Lincoln: Oooh, wish you hadn't told me that. They call me "Honest Abe," you know. When can we make this happen?

Stanton: Wait, there's something else. Davis and Lee are still American citizens. Remember, we don't recognize the Confederacy, so we would be killing them without due process.

Lincoln: Give it a rest, Stanton. We suspended habeas corpus and threw all those Copperhead newspaper editors in jail. They were U.S. citizens, too, weren't they?

Stanton: Yes ... but depriving an American of his liberty for a couple of years is one thing. Eventually, he'll be released and go home. Popping a Hellfire missile on his head and killing him, that's for keeps.

Lincoln: And your point is?

Stanton: Wouldn't be anything left of Davis or Lee for us to hang from that sour apple tree!
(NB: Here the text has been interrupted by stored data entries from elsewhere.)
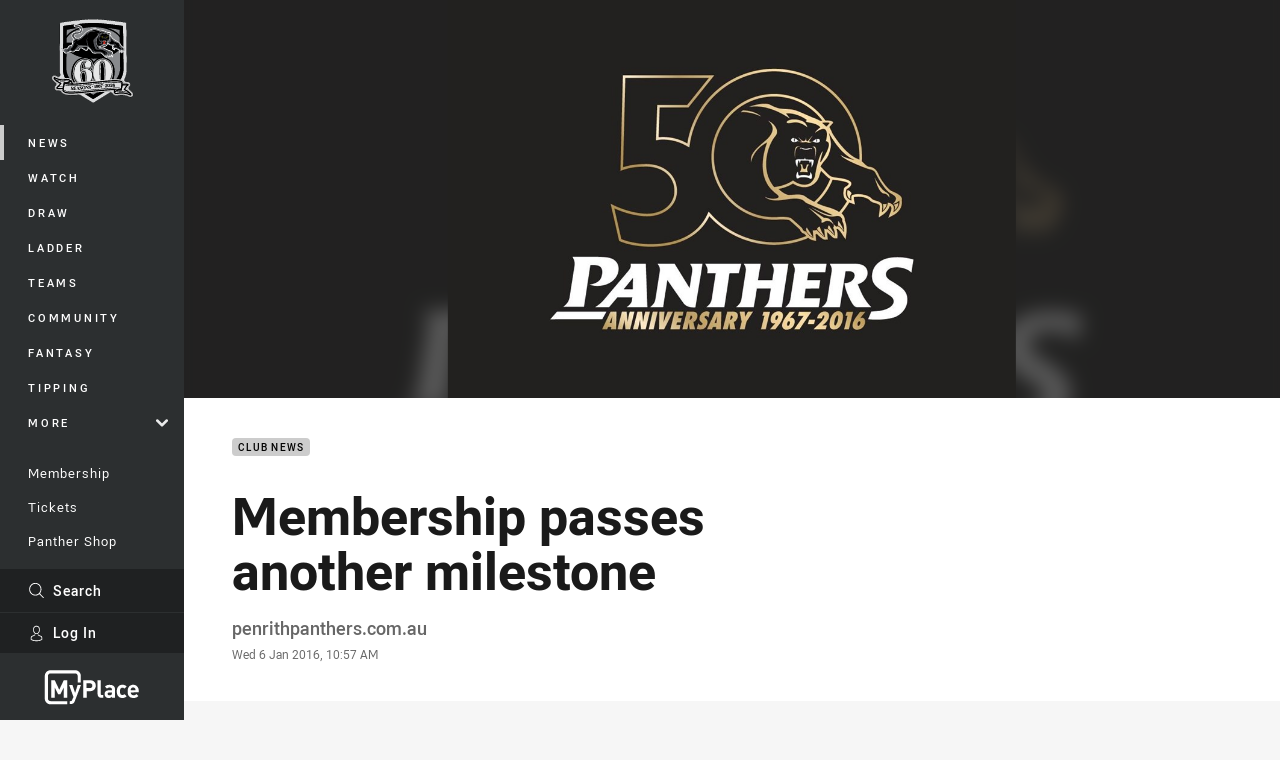

--- FILE ---
content_type: text/html; charset=utf-8
request_url: https://www.google.com/recaptcha/api2/aframe
body_size: 182
content:
<!DOCTYPE HTML><html><head><meta http-equiv="content-type" content="text/html; charset=UTF-8"></head><body><script nonce="M6VK0YXQc9UniKEito6uAg">/** Anti-fraud and anti-abuse applications only. See google.com/recaptcha */ try{var clients={'sodar':'https://pagead2.googlesyndication.com/pagead/sodar?'};window.addEventListener("message",function(a){try{if(a.source===window.parent){var b=JSON.parse(a.data);var c=clients[b['id']];if(c){var d=document.createElement('img');d.src=c+b['params']+'&rc='+(localStorage.getItem("rc::a")?sessionStorage.getItem("rc::b"):"");window.document.body.appendChild(d);sessionStorage.setItem("rc::e",parseInt(sessionStorage.getItem("rc::e")||0)+1);localStorage.setItem("rc::h",'1768914461657');}}}catch(b){}});window.parent.postMessage("_grecaptcha_ready", "*");}catch(b){}</script></body></html>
Ha-ha, ha-ha, ha-ha!!!

Lincoln: OMG. Is that what passes for humor among you and your radical friends, Stanton? Sheesh.

Stanton: Just trying to introduce a little levity here, Mr. President.

Lincoln: So after the drone turns Davis and Lee into ashes, the rebels will realize they're doomed and the war will be over. The people will love us and vote us back into office. Sounds like a win-win to me, Stanton.
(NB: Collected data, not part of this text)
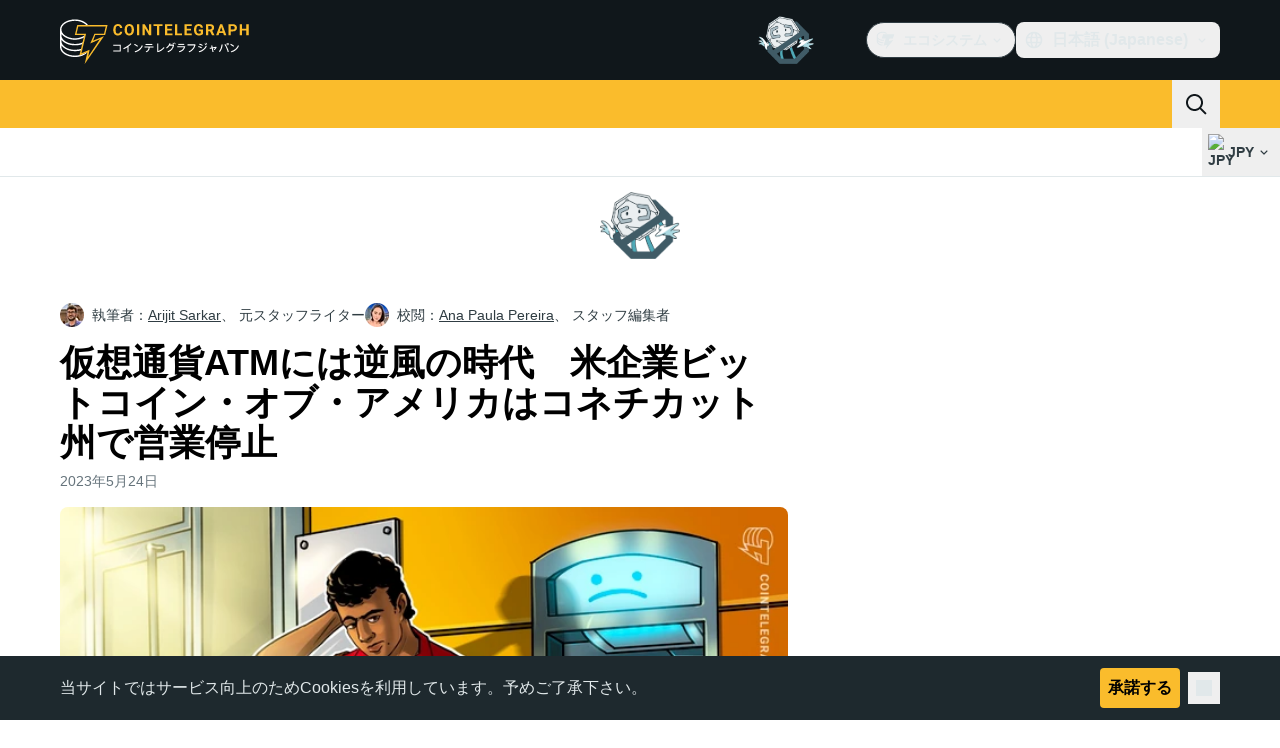

--- FILE ---
content_type: text/javascript; charset=utf-8
request_url: https://jp.cointelegraph.com/_duck/ducklings/CAQyOGCt.js
body_size: -590
content:
import{_ as s}from"./BOJqxaMU.js";import{d as r,b as n,c as i,o as p,ao as a,Y as l,F as o,a8 as d}from"./Doi8Iara.js";try{let e=typeof window<"u"?window:typeof global<"u"?global:typeof globalThis<"u"?globalThis:typeof self<"u"?self:{},t=new e.Error().stack;t&&(e._sentryDebugIds=e._sentryDebugIds||{},e._sentryDebugIds[t]="157dac37-02d9-4640-b4e3-94d74cd1878b",e._sentryDebugIdIdentifier="sentry-dbid-157dac37-02d9-4640-b4e3-94d74cd1878b")}catch{}const c={class:"mb-3 text-center text-xs font-semibold uppercase text-ct-ds-fg-subtle tablet:text-sm desktop:text-left","data-testid":"footer-app-title"},f={class:"flex gap-2"},g=r({__name:"FooterMobileApps",setup(e){const t=n();return(b,_)=>(p(),i("div",null,[a("p",c,l(o(t).t("footer.mobileApp")),1),a("div",f,[d(o(s),{store:"appStore","data-testid":"footer-app-url","data-img-test-id":"footer-app-image"}),d(o(s),{store:"playStore","data-testid":"footer-app-url","data-img-test-id":"footer-app-image"})])]))}});export{g as _};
Stanton: Unfortunately, not quite. Richmond is swarming with ambitious politicians and eager generals. They still have armies in the field and spies and assassins here among us.

Lincoln: So your wonder weapon really isn't the answer. [Frowns, sighs heavily, rests chin in hand, elbow on knee.] Guess we'll just have to take our chances in November.

Stanton: There is one other option. The nuke. Drop that on Richmond and boom, they're all gone, in a flash. End of rebellion. Union saved. No more Cold Harbors. You belong to the ages.

Lincoln: Just like that, in a flash, gone? But wait, they're all citizens, too, aren't they? Where do we draw the line?

Stanton: A small flash that kills one rebel or a big one that kills a host of them? If you want to avoid any more Cold Harbors, what line is there to draw, Mr. President?

Lincoln: Prudence, Stanton, prudence.

Mark Tapscott is executive editor of The Washington Examiner.